Valerie is visited the next day by Anna Franklyn, who seems a bit spooky, but nice all the same. Their little conversation is interrupted though, and Dr. Franklyn is furious at Anna for leaving the house. She did manage to invite the Spalding’s to dinner though, and later, we see that dinner date. Anna is not present, and Dr. Franklyn explains that she’s being punished for her earlier transgression. She joins them after dinner, and plays some music for them. The tune is almost hypnotic, and Anna seems to be getting into it, that is until her father erupts in anger, and smashes her instrument. Harry and Valerie leave in a rush, and head home.

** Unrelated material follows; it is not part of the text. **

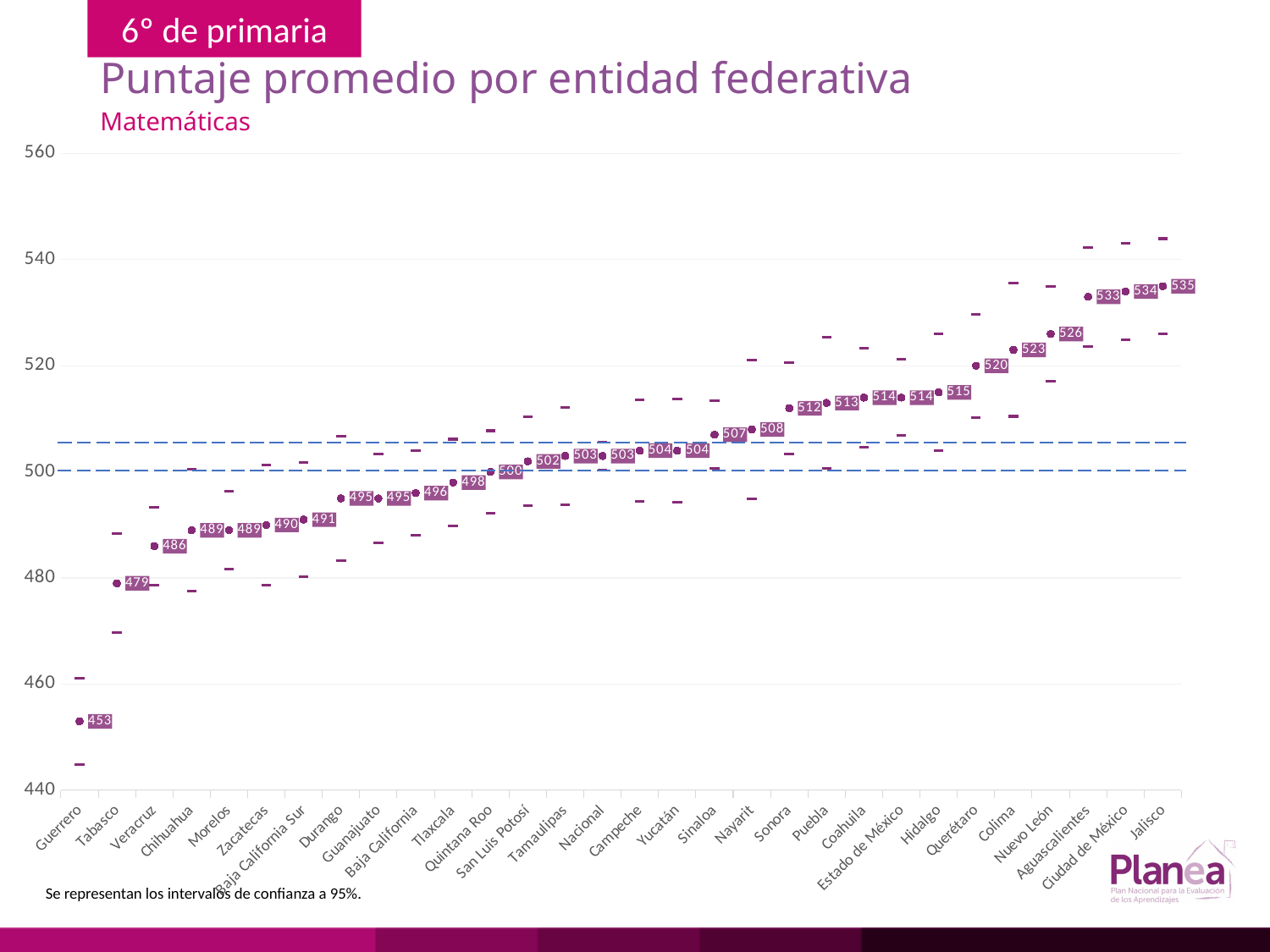
What is the value plotted for Nacional? 503 Which has a higher average score, Nuevo León or Colima? Nuevo León What subject is shown in the chart's subtitle? Matemáticas Is the value for Tabasco greater or less than 480? less Do the plotted values rise or fall from left to right along the x axis? rise Which entity has the highest average score? Jalisco How many entities (categories) are plotted on the x axis? 30 What is the average score shown for Jalisco? 535 What is the average score for Querétaro? 520 What is the difference between the scores of Jalisco and Guerrero? 82 What is the average mathematics score for Guerrero? 453 Which entity has the lowest average score? Guerrero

Tom and Harry then formulate a plan to not only discover who or what is behind these killings, but also how to stop The Reptile!
OK, here are my thoughts:
Alright, I’ll be the first to admit that the lead roles in this film aren’t the strongest in Hammer’s catalog. They’re not bad mind you, just not up to the Cushing and Lee standard. There are still two bright spots. First, Jacqueline Pearce is fantastic, and not only does she make a convincing “troubled daughter” but she’s also a beautiful woman! She really lights up a room when she appears on-screen. The other great role is played by Hammer stalwart, Michael Ripper. He really gets to shine in this one, and has a huge role compared to his usual minor parts. He has a strong presence from start to finish. John Laurie (Mad Peter) was indeed a very good addition to this movie as well. His eccentric personality was absolutely superb!
The music score was pretty good, starting off with the opening scene/credits. A thunderous clashing of cymbals, and loud roaring wind section, lead us into this creepy classic. The sets, as with the overwhelming majority of Hammer films, were absolutely amazing. The house, the bubbling pit of oozing death in the basement, and the foggy moors, all set an incredible mood for this film. Definitely check this one out, it’s more than worth your time!

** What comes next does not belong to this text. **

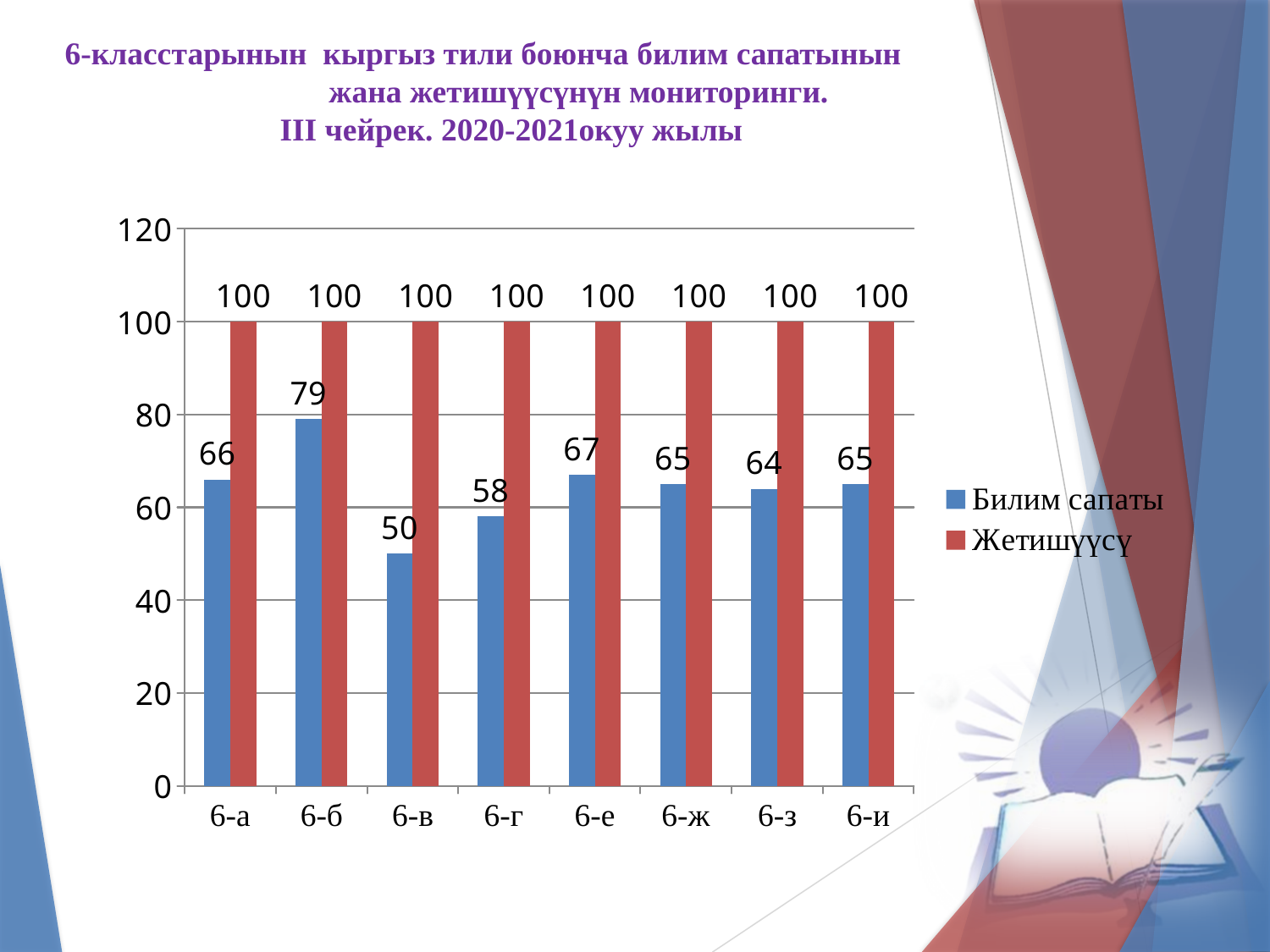
What colour are the Жетишүүсү bars? red What is the difference between the Билим сапаты values for 6-б and 6-в? 29 Which class has the highest Билим сапаты value? 6-б What kind of chart is shown on the slide? bar chart Which class has the lowest Билим сапаты value? 6-в What is the Билим сапаты value for class 6-б? 79 Which is larger, the Билим сапаты value for 6-а or for 6-е? 6-е What is the Жетишүүсү value for class 6-г? 100 What is the Билим сапаты value for class 6-в? 50 Is the Билим сапаты value for 6-г greater or less than 60? less How many series does the legend list? 2 How many classes are shown on the x axis? 8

I like The Reptile, I think it’s a bit on the underrated side. It’s noteworth for featuring a young Jacqueline Pearce who, as you say, in this film really doesn’t play a villain so much as a tragic, cursed figure. I have the movie on VHS but haven’t had a chance to watch it in several years (my VCR is busted). I should pick it up on DVD one of these days.
Check Youtube or DailyMotion, it’s definitely on one of them right now. Pearce really lights up the screen!